*WHAT YOU NEED TO DO*
Retype every one of the entries below character for character, leaving out the pictures.

══ EXERCISE MATERIALS ══

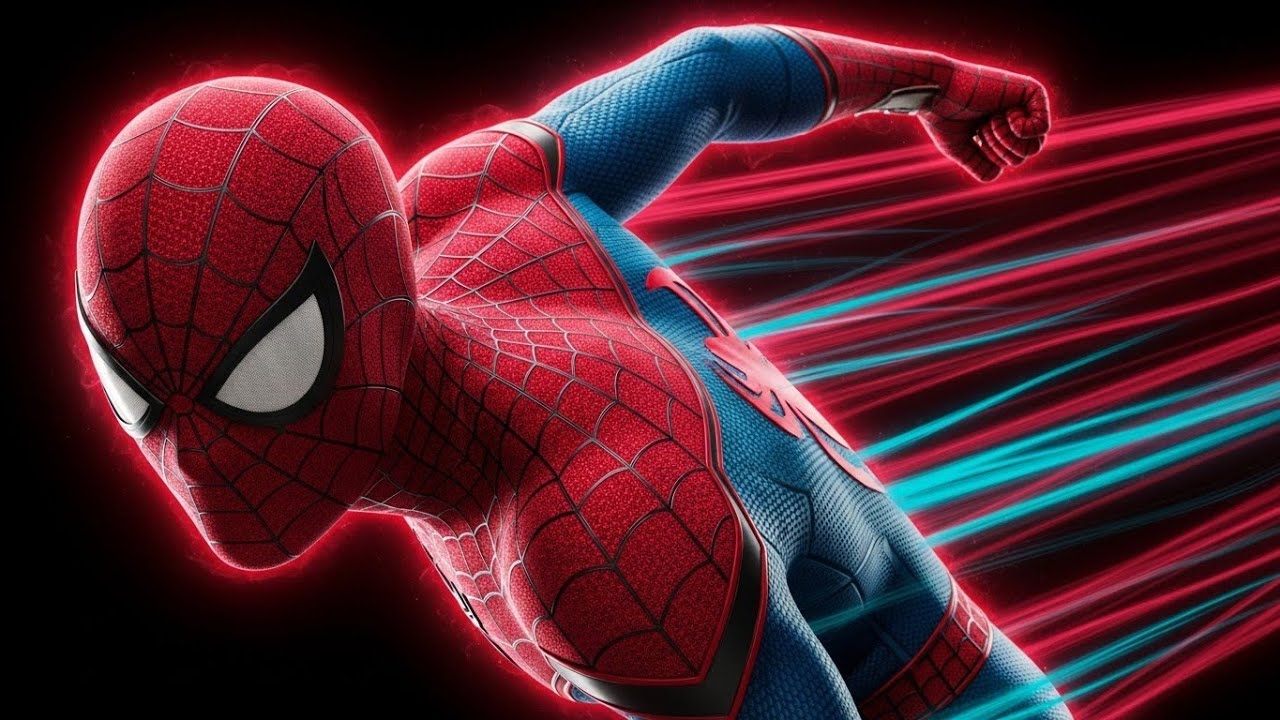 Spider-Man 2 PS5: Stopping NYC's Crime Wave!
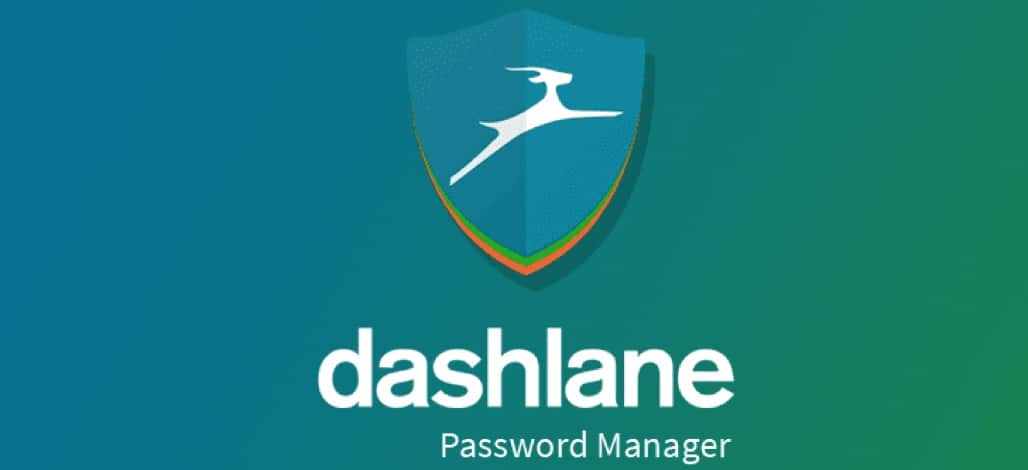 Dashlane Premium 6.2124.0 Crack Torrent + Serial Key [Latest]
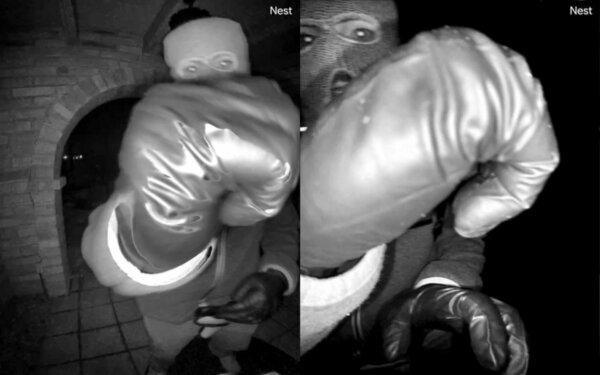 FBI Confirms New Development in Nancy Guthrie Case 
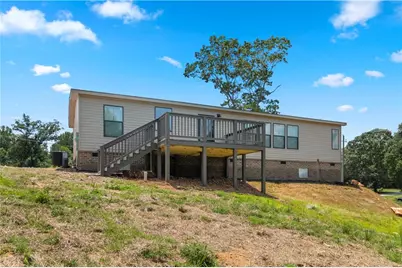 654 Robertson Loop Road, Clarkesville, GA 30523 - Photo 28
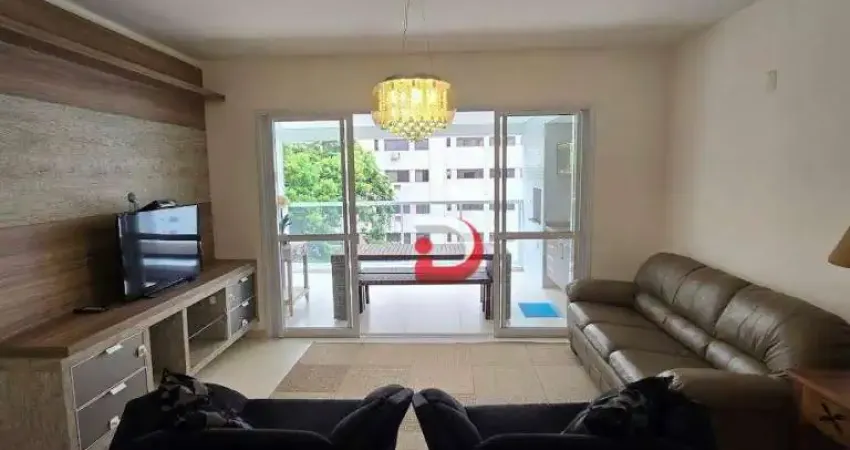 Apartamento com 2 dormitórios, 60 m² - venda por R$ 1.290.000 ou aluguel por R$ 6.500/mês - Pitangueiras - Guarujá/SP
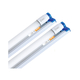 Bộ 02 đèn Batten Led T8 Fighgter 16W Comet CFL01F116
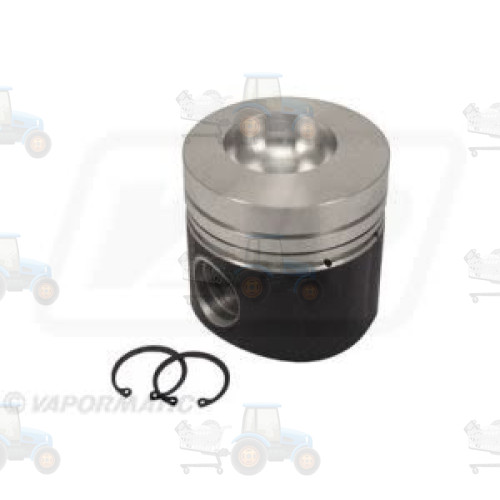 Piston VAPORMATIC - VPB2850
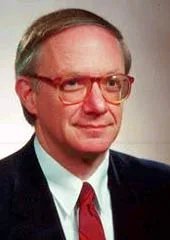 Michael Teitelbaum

═══

*WRITTEN RESPONSE*
 Spider-Man 2 PS5: Stopping NYC's Crime Wave!
 Dashlane Premium 6.2124.0 Crack Torrent + Serial Key [Latest]
 FBI Confirms New Development in Nancy Guthrie Case 
 654 Robertson Loop Road, Clarkesville, GA 30523 - Photo 28
 Apartamento com 2 dormitórios, 60 m² - venda por R$ 1.290.000 ou aluguel por R$ 6.500/mês - Pitangueiras - Guarujá/SP
 Bộ 02 đèn Batten Led T8 Fighgter 16W Comet CFL01F116
 Piston VAPORMATIC - VPB2850
 Michael Teitelbaum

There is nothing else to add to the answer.